Quando Roma fu il mondo nessuno fu romano
di Francesco Petrone - 07/07/2026

Fonte: Francesco Petrone
Molti avranno sentito qualcuno che si credeva spirito libero, definirsi “Cittadino del mondo”.
Il concetto, che è solo un’espressione retorica, è un ossimoro se non un vero controsenso. Cittadinanza non è "stare bene con tutti". Cittadinanza significa diritti, doveri, confini, comunità.
Cittadinanza significa avere il diritto di voto, ma anche l’obbligo delle tasse. La sanità, ma anche la leva, le leggi, la lingua, una storia comune.
E soprattutto: la cittadinanza esiste perché c’è un fuori. Se tutti sono cittadini, nessuno lo è.
Come diceva Leopardi: "Quando Roma fu il mondo, nessuno fu romano."
"Il mondo" non ha parlamento, non ha tasse, non ha esercito, non ha protezione civile, non ha tribunali, non ha confini.
Dire "cittadino del mondo" è come dire "abitante del bosco". Bello poeticamente, ma il bosco non dà la carta d’identità.
Il "globale" per sua natura tende a cancellare le differenze: le nazioni, le culture, le leggi, gli interessi particolari.
Ma se vengono cancellati i confini, si cancella anche il concetto stesso di città da cui viene "cittadino". `civis` in latino significa membro di una `civitas`, cioè una città-stato.
Quindi "cittadino del mondo" nega se stesso:
Senza Stato nessuno ha diritti esigibili. Chi tutela l'individuo se viene arrestato a Dubai o in Cina come "cittadino del mondo"? Nessuno.
Senza doveri non esiste comunità. Se non vengono pagate le tasse da nessuna parte, non viene mantenuta nessuna scuola, nessun ospedale.
Senza un "noi" non esiste un "io" politico. La politica nasce dal conflitto e dalla scelta tra alternative. Il "mondo" ti chiede di non scegliere mai, di essere neutro su tutto.
È per questo che la definizione di cittadino del mondo diventa un controsenso: ciò che è globale appiattisce e nega ogni cittadinanza particolare.
La dimensione globale trasforma il cittadino, con potere e responsabilità, in "utente del mondo". Un consumatore con il passaporto.
La frase di Chesterton lo spiega meglio:
"Cosmopolita vuol dire che non hai patria. E chi non ha patria, non ha nemmeno casa."
Il solidarismo crea un legame con un gruppo. Altrimenti è atomizzazione.
È una definizione che nei momenti di smarrimento politico e di perdita del senso civico va molto di moda. Non vuole dire niente, ma sembra soddisfare il narcisismo imperante. È il “cosmopolitismo pop” da sottocultura Lennoniana.
Parte dalla contraddittoria idea anarco-individualista "la mia patria è il mondo intero", di moda negli anni '60-'70. Con la retorica infantile: no confini, no nazioni, no bandiere. Pace, amore, musica, viaggi.
"Siamo tutti uguali, siamo tutti cittadini del mondo". Era un concetto legato a pseudo-culture hippie, new age, ONG, Erasmus generation.

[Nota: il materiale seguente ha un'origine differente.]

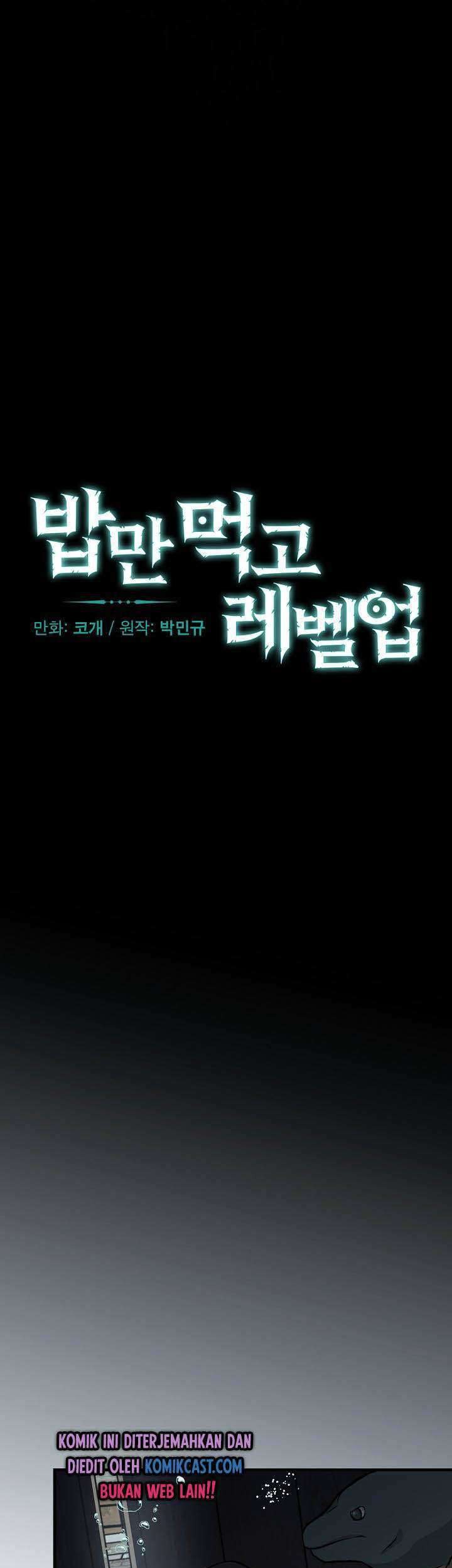 Leveling Up, By Only Eating! chapter 72 halaman 8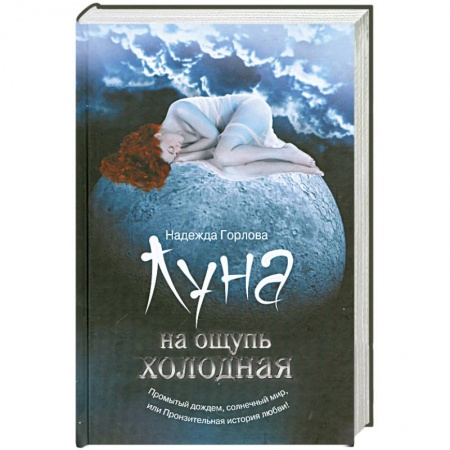 Книги, книга Луна на ощупь холодная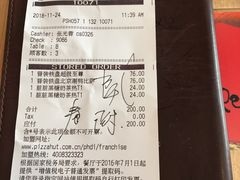账单-必胜客(瑞虹店)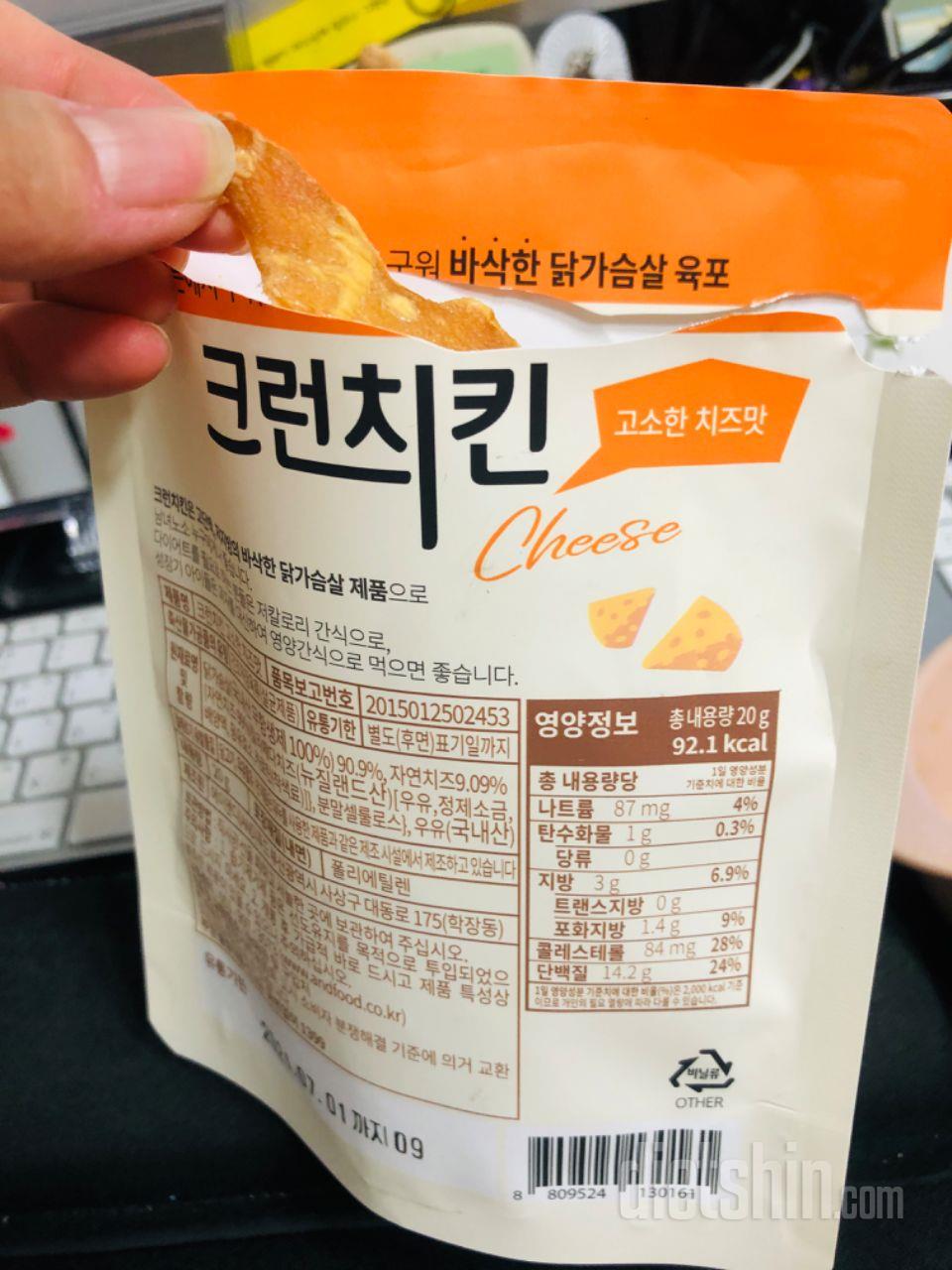 바삭바삭넘 맛있 ㅠㅠ
순삭입니다..
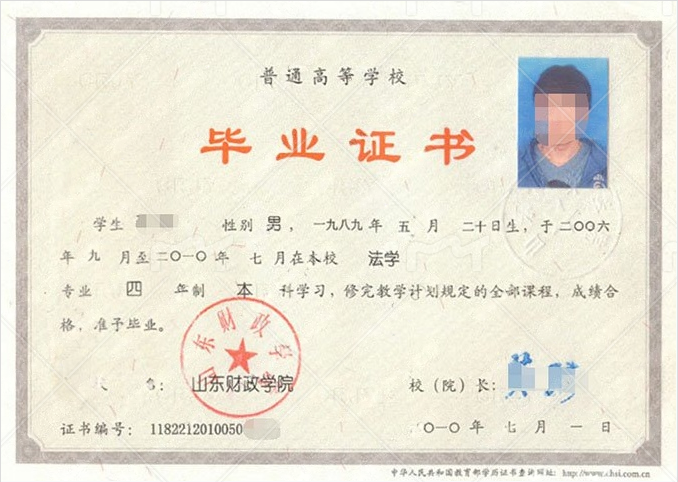 山东财政学院2010年普通全日制本科毕业证书样本图片（法学）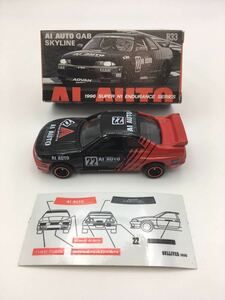 トミカ　日産スカイラインGT-R R33 (日本製) AI AUTO GAB ミニカーショップガリバー特注品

E oggi ne abbiamo una lontana eco: la versione "istituzionale" della Lennoniana.
ONG, UE, ONU, Davos. Stessi concetti di "no confini, no identità", ma con PowerPoint e fondi europei. Con banche e multinazionali che prendono il posto del cittadino deresponsabilizzato.
Possiamo osservare che quando il "cittadino del mondo" è troppo deresponsabilizzato, è fatale che si addensano nubi di guerre, genocidi, illegittimità, sfruttamento. È lì che le grandi imprese prendono decisioni al posto delle istituzioni, svuotate delle loro funzioni originarie.
Nella politica vera, "un mondo senza confini" significa che le decisioni ricadono sul privato. Su coloro che hanno i capitali e controllano armamenti e fondi di investimento. Su quelli che hanno l'esercito più grosso e le banche più grosse.
Senza Stato, confini e nazioni non c’è libertà. C’è feudalesimo finanziario. E senza libero comune, perché ogni mutuo soccorso ha sempre bisogno di una società. Se vengono messi al bando sia lo Stato che l'etica a prevalere saranno solo gli interessi di una oligarchia economica.